14 Aralık 2011 Çarşamba

Melancholia (2011) - Aciziz, Yalnızız ve de Öleceğiz... Ver Elini Ey Hüzün!

Orijinal boyutlar için resimlerin üstlerine tıklayınız

Herkesin ya çok iyi ya da çok kötü duygular beslediği yönetmenlerden Lars von Trier'in son filmi Melancholia, kadrosu ve kişisel varoluşumu nitelendirdiğim kavramların(!) en nadidelerinden birinin isim sahipliği yapacak olması sebebiyle geçen seneden beri beklediğim filmler arasındaydı. Haliyle çok büyük beklentilerle başladım filme. O kadar zaman bekleyip de daha az beklentiye sahip olmam imkansız gibiydi zaten. Hatta ne kadar iyi bir film çekilmiş olsa bile burun kıvırmam içten değildi. Büyük olasılıkla kendi ellerimle büyüttüğüm beklentimin kurbanı olacaktım, diğer birçok filmdeki gibi. Lakin eleman öyle bir giriş yapıyor ki filme, orada kilitli kalıyorsunuz daha film başlar başlamaz. Bütün o bekleyişin heba olmadığına dair ilk emareler bile gelmeden onay veriyorsunuz, 'boşuna beklememişsin' replikleriyle tatmin olmaya çalışan beklenti merkezinizin durum raporlarına.
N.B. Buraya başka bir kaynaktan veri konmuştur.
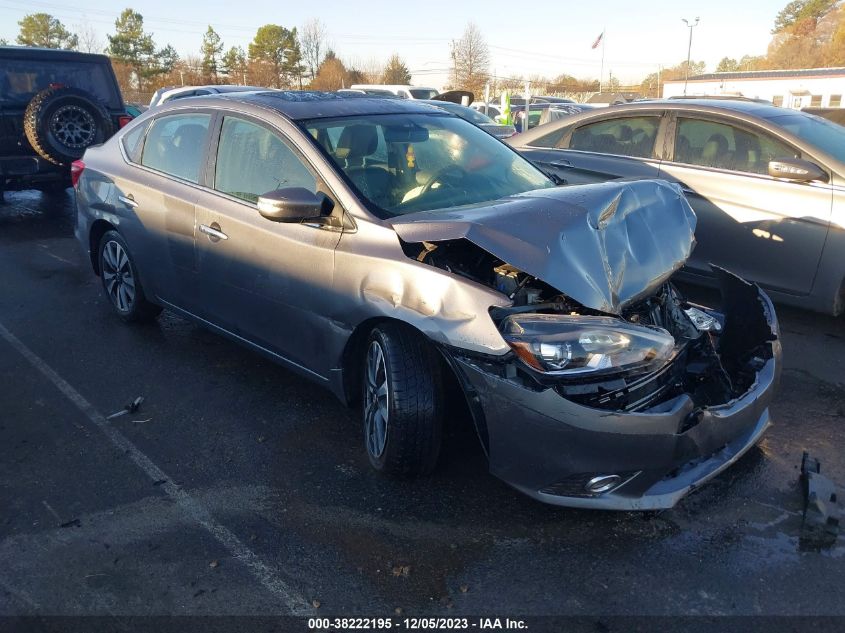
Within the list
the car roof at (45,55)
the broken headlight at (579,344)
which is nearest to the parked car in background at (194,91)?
the car roof at (45,55)

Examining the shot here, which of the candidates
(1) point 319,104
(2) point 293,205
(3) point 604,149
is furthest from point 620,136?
(2) point 293,205

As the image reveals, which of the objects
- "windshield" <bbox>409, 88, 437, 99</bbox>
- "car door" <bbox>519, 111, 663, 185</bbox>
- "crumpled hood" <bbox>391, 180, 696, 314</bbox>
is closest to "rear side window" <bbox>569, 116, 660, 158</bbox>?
"car door" <bbox>519, 111, 663, 185</bbox>

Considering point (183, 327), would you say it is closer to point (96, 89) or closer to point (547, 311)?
point (547, 311)

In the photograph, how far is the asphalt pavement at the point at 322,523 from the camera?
101 inches

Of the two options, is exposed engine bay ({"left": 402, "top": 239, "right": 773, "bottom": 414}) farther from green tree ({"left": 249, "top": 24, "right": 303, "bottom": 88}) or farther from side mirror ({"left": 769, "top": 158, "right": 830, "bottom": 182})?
green tree ({"left": 249, "top": 24, "right": 303, "bottom": 88})

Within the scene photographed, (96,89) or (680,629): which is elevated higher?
(96,89)

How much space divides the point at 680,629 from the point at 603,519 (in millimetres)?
651

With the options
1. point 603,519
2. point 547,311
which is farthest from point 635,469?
point 547,311

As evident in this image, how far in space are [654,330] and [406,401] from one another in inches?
42.4

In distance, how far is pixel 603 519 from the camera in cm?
299

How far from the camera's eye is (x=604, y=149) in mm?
6383

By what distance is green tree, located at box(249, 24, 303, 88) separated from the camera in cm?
6050

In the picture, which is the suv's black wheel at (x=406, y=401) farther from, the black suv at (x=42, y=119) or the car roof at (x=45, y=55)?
the car roof at (x=45, y=55)

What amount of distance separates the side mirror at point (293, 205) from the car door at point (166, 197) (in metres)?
1.05
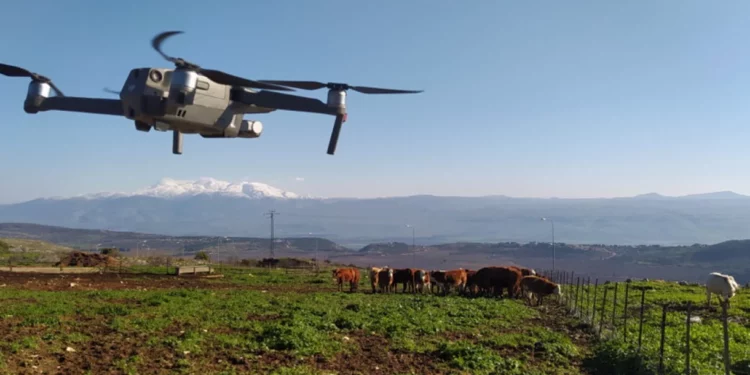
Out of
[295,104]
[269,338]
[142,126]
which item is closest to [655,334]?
[269,338]

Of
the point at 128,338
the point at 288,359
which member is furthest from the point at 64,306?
the point at 288,359

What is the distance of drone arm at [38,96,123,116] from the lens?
13.2 meters

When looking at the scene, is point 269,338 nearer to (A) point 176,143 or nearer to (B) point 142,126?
(A) point 176,143

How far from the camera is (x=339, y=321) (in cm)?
1566

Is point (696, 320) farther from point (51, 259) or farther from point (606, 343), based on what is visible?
point (51, 259)

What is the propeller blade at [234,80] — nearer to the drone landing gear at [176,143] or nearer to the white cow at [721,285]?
the drone landing gear at [176,143]

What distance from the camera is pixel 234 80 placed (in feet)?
37.7

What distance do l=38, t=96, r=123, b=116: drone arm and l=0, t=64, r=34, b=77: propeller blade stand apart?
0.75 meters

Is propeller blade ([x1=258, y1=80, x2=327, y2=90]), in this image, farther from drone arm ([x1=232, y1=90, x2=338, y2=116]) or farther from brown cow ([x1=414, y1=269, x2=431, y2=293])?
brown cow ([x1=414, y1=269, x2=431, y2=293])

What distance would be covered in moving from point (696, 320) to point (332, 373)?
1290cm

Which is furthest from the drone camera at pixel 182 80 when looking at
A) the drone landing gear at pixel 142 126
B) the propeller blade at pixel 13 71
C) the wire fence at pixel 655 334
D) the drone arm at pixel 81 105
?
the wire fence at pixel 655 334

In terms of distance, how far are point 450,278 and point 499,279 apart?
2544 millimetres

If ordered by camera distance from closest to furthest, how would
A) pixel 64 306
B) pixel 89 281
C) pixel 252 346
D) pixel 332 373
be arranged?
pixel 332 373, pixel 252 346, pixel 64 306, pixel 89 281

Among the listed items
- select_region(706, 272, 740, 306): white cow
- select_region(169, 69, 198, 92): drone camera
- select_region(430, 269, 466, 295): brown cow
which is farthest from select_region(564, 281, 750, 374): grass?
select_region(169, 69, 198, 92): drone camera
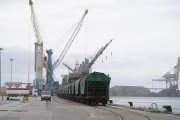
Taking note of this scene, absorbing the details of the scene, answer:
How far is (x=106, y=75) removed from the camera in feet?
188

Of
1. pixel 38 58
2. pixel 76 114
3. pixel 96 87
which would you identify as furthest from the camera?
pixel 38 58

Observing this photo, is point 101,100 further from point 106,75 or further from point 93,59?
point 93,59

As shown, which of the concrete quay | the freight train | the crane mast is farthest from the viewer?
the crane mast

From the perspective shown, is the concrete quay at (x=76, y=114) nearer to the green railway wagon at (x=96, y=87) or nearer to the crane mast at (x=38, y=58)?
the green railway wagon at (x=96, y=87)

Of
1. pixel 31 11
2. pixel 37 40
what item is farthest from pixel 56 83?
pixel 31 11

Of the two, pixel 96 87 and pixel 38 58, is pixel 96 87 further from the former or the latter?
pixel 38 58

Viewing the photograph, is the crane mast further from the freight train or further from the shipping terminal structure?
the freight train

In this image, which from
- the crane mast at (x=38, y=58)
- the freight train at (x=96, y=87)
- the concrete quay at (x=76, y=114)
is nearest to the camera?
the concrete quay at (x=76, y=114)

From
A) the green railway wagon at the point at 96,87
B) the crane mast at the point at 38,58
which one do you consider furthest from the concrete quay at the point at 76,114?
the crane mast at the point at 38,58

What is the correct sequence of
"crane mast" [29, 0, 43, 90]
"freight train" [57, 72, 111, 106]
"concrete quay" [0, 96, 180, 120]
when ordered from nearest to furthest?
1. "concrete quay" [0, 96, 180, 120]
2. "freight train" [57, 72, 111, 106]
3. "crane mast" [29, 0, 43, 90]

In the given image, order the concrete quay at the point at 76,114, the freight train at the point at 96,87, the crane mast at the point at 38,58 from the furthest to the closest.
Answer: the crane mast at the point at 38,58 → the freight train at the point at 96,87 → the concrete quay at the point at 76,114

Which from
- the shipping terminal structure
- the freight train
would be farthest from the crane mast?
the freight train

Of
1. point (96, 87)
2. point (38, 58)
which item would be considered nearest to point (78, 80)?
point (96, 87)

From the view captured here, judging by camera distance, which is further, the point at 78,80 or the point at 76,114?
the point at 78,80
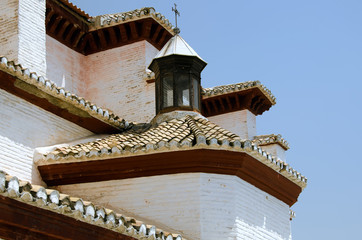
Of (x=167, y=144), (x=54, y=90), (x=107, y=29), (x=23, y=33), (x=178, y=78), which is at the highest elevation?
(x=107, y=29)

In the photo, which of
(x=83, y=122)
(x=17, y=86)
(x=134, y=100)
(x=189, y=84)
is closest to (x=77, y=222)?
(x=17, y=86)

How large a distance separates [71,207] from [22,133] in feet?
12.2

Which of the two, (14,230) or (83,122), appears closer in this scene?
(14,230)

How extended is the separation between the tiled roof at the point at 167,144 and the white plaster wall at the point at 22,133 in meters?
0.34

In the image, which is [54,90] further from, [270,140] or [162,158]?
[270,140]

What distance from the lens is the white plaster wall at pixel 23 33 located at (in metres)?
13.6

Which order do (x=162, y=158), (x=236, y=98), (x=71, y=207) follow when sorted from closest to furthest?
(x=71, y=207) → (x=162, y=158) → (x=236, y=98)

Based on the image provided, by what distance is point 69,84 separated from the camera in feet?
54.3

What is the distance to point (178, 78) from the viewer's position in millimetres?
13359

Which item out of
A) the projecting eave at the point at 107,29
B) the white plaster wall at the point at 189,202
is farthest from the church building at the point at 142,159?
the projecting eave at the point at 107,29

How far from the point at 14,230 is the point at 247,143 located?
4.71m

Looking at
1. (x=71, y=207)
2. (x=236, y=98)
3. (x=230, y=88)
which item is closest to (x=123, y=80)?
(x=230, y=88)

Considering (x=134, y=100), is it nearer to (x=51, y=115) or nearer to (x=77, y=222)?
(x=51, y=115)

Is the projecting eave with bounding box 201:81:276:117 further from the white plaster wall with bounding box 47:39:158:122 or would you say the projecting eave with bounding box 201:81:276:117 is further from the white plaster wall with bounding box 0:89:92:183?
the white plaster wall with bounding box 0:89:92:183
Uzun zamandır denk gelmediğim mükemmel açılışlardan biriyle başlıyor film. Aynı kalitede kozmik görseller, aynı ahenkte klasik müziğin kullanımı vs ile ikinci bir The Tree of Life vak'asıyla karşı karşıya olduğunuzu sanıyorsunuz ilkin. Gerçi daha sonra olay tamamen farklı gelişiyor ama The Tree of Life'yi izlemiş olanların, içlerinden böyle bir şey geçirmeleri çok olağan. Filmin diğer tüm sahnelerini izlerken, artık bu girişteki resimleri görmüş biri olduğunuzun farkında olmaya zorluyorsunuz kendinizi! Vurgulamakta fayda var; bu her zaman böyle değildir!

Sayın okur, eğer spoilere bulaşmak istemiyorsan bundan sonra dikkatli ol. Ama benim tavsiyem, bu filmde spoilere fazla takılma. Zaten fazla ve habersiz verecek değilim. Ve de feci halde önemsiz durumda, spoiler denen şey bu film özelinde. Bak benim gibi spoiler almaktan fazla spoiler vermeye korkan biri bile spoilerli yazıyor, daha ne diyeyim :)
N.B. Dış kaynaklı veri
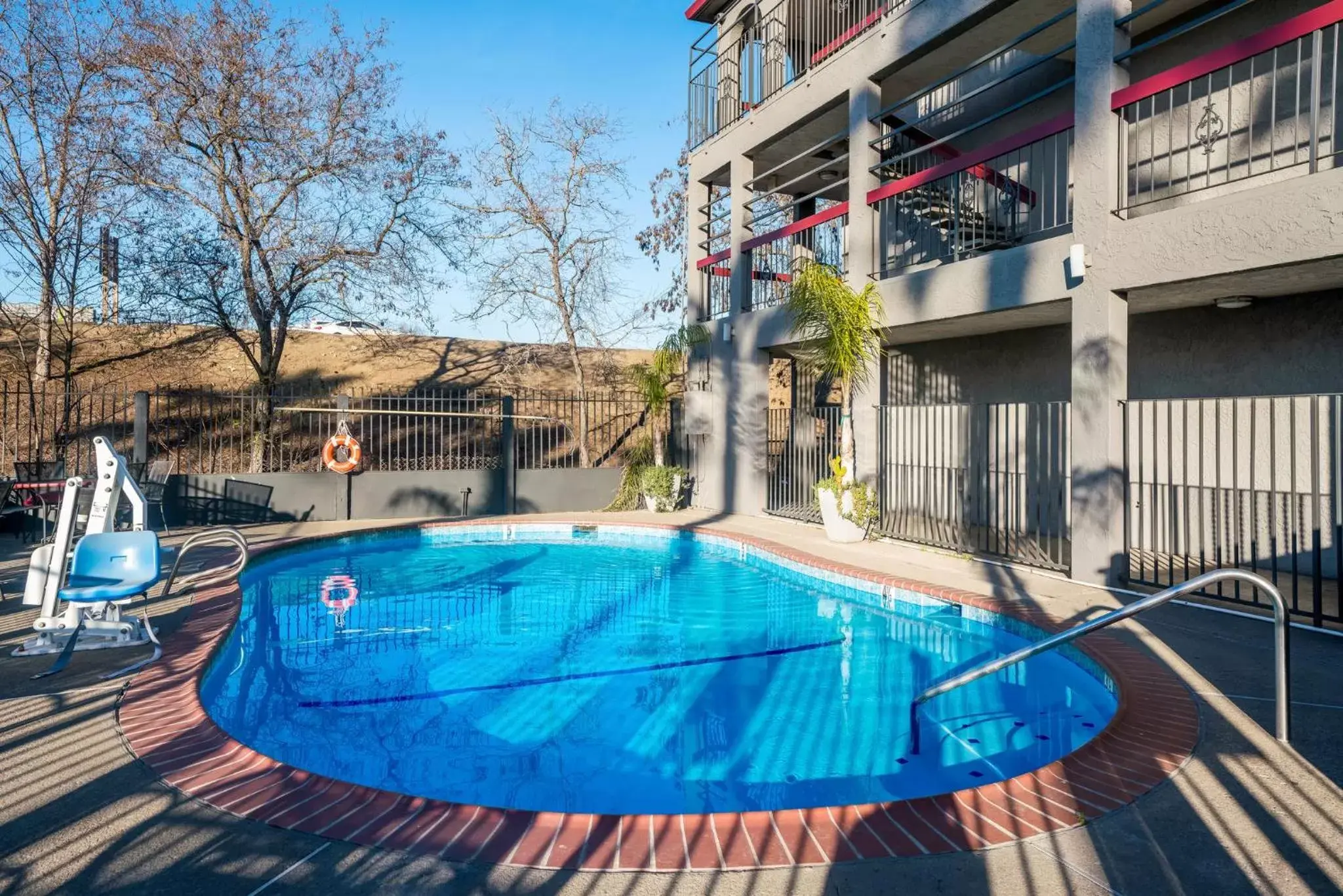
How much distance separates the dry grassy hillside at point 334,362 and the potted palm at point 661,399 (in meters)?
5.27

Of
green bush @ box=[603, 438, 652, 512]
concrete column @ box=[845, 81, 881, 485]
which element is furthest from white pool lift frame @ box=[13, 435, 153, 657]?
green bush @ box=[603, 438, 652, 512]

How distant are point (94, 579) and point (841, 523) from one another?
715 cm

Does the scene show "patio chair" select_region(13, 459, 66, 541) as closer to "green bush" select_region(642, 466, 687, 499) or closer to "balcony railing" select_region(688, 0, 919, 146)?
"green bush" select_region(642, 466, 687, 499)

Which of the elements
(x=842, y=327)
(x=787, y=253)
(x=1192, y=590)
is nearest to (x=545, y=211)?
(x=787, y=253)

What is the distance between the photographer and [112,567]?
4.71 metres

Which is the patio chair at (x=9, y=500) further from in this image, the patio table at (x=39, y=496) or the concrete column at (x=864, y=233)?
the concrete column at (x=864, y=233)

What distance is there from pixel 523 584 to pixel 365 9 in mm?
11871

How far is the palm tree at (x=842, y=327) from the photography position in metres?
9.12

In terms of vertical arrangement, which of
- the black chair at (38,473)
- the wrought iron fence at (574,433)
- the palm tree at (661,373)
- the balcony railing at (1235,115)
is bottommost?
the black chair at (38,473)

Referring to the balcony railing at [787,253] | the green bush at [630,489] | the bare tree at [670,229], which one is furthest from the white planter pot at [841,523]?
the bare tree at [670,229]

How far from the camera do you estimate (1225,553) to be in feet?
26.0

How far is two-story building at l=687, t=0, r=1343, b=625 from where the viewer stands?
20.6 ft

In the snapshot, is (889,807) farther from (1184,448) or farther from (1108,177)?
(1108,177)

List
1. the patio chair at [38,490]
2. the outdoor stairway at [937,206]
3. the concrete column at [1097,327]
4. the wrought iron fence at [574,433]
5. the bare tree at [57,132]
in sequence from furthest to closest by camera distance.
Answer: the wrought iron fence at [574,433], the bare tree at [57,132], the outdoor stairway at [937,206], the patio chair at [38,490], the concrete column at [1097,327]
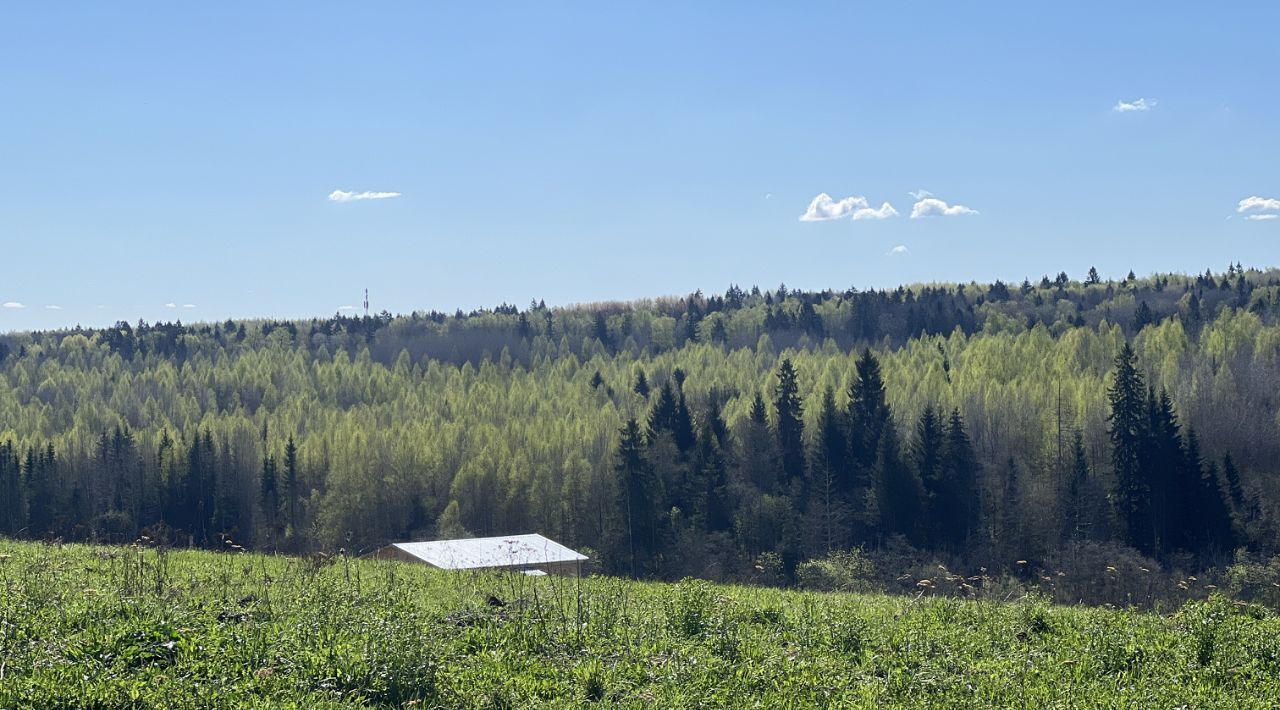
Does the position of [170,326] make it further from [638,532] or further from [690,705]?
[690,705]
Karışıklık olmasın diye belirtelim. Filmin iki girişi var. Biri genel açılış sahnesi. Bunu yukarıda söyledim. Diğeri de düğün törenlerine gitmeye çalışan gelin-damat adayının, kiraladıkları(!) limuzinle kavisli ve dar bir yoldan dönmeye çalıştıkları sahne. İkisi de birbirinden güzel ve önemli sahneler. Hemen yukarıda da gördüğünüz üzere, o limuzin o yola göre değil. O yol için üretilmemiş araç. Oradan o limuzinle geçmek istersen ya limuzini gözden çıkaracaksın ya da geç kalmayı göze alacaksın. Hasılı zarara uğramadan oradan geçmen imkansız. Limuzinin kiralanmış olması da bir hayli manidar. Dikkatlere sunayım fazla açmadan; hayatlarımızı devam ettiren belki de en önemli şey olan nefesi bile bilinçli alamayan bir canlı çeşidiyiz. Neyimiz var ki..!
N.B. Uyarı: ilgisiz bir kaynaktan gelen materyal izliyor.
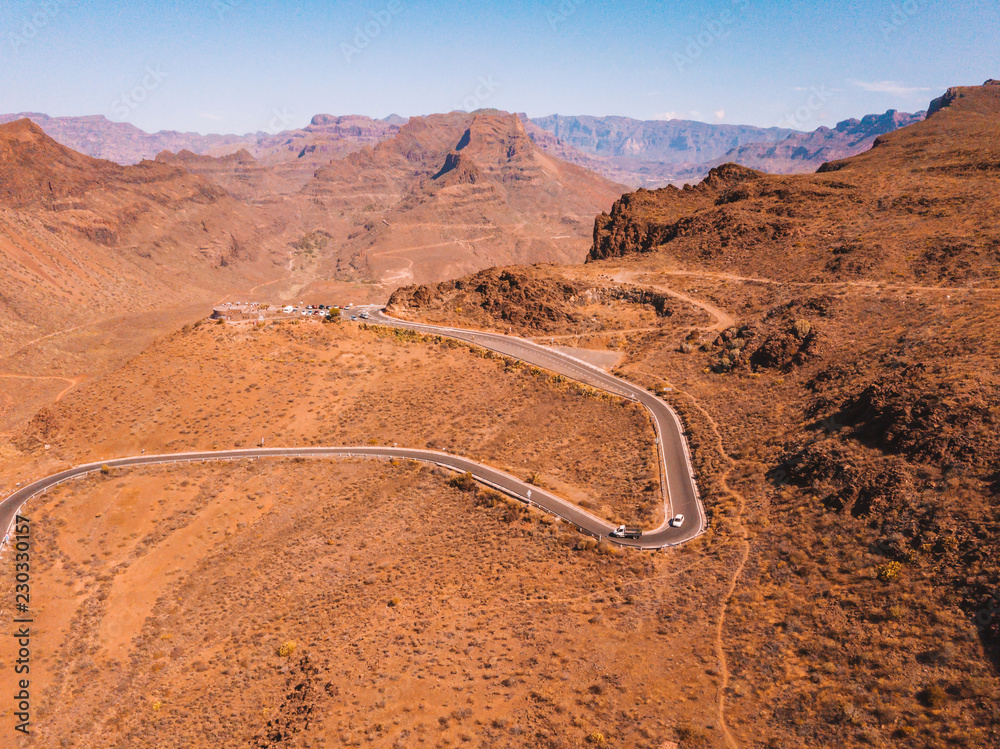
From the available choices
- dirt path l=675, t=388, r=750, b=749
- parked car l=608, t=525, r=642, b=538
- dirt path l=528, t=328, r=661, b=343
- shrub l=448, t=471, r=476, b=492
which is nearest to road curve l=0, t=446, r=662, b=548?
parked car l=608, t=525, r=642, b=538

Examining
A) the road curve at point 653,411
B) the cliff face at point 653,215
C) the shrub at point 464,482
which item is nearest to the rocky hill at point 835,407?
the cliff face at point 653,215

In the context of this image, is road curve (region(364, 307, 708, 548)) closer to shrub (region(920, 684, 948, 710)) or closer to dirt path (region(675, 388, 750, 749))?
dirt path (region(675, 388, 750, 749))

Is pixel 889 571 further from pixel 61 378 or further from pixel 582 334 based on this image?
pixel 61 378

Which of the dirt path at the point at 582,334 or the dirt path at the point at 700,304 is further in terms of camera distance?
the dirt path at the point at 582,334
Burada, hemen bir şeyler canlanıyor zihinlerde (belki de canlanmalı!). Dünyanın şuan ki durumuyla ilgili, başta kendi tespitleriniz olmak üzere, birçok uyumsuzluk temelli algılar manzumesi diyebiliriz genel olarak bu canlanması gereken şeylere. Teknolojiye gereksiz olduğu dolaylarından yapılan eleştirilerden tutun, teknolojinin insan doğasını bozucu olduğuna dair inançlara kadar pek çok okuma yapılabilir. Bununla beraber; modern insanın (ne çok kullanılır oldu değil mi bu söz son zamanlarda!), sahip olduğu tüm nimetlere rağmen içine sıkıştığı ruhi darlıklar ve de kafanıza göre uydurabileceğiniz tüm sıkışmışlıklara kadar her şeyin resmi var diyebiliriz bu sahnede.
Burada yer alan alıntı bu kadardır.